Celebrating 21 years: RMIT University Textile Facility

Posted on Sep 1, 2021

Completed in 2000, RMIT Building 513, Textiles, Clothing, Leather & Footwear Facility remains one of the most unique educational buildings in Australia. As the country’s first large scale institutional or commercial project to feature an all-timber facade, the design responds to RMIT’s commitment to enrich its built environment through innovative architecture.

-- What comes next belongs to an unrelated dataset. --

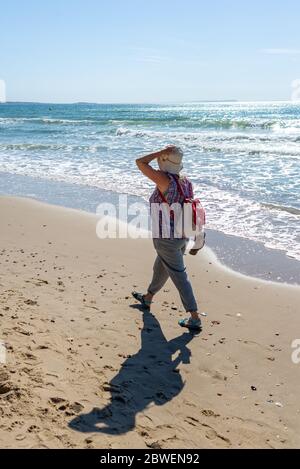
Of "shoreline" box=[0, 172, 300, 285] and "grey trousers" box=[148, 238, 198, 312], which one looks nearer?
"grey trousers" box=[148, 238, 198, 312]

The project’s pioneering use of timber sparked a resurgence in timber use on non- commercial buildings nationally. The choice of timber was inspired by H2o Director Tim Hurburgh’s desire to use the sustainable properties of timber in a major building. This choice was further informed by Tim’s experience working with timber structures in Germany during the 90s, and from his Tasmanian hometown, where surviving early nineteenth century hardwood timber buildings are commonplace. The building’s facade features an interlocking grid- patterned timber rain screen over a Tyvek weather- proof membrane. Its appearance, inspired by the weaving crafts taught and produced within, changing with varying light conditions. within, changing with varying light conditions. The facade’s rain screen was also the first, and largest, to be built in Australia at the time.


A standout feature of the 5,200sqm, three-storey facility is its thermal chimney, unique at the time. Designed to achieve passive solar temperature control, the building is only partially air conditioned. Working closely with the builder, project engineers, the Timber Promotion Council, and leading northern European researchers in timber facade systems, H2o developed an environmentally responsive method of construction to regulate internal temperature. The innovative “double skin” system aided by the upward air movement in summer of the thermal chimney limits heat transfer to the building interior. The “chimney” can be closed off in winter and opened in summer to facilitate summer cooling.


Twenty-one years on, the facility stands as one of the most influential education buildings of its time. True to the original brief, it exemplifies RMIT’s commitment to innovation and research, befitting its reputation as the global leader in fashion and textiles education.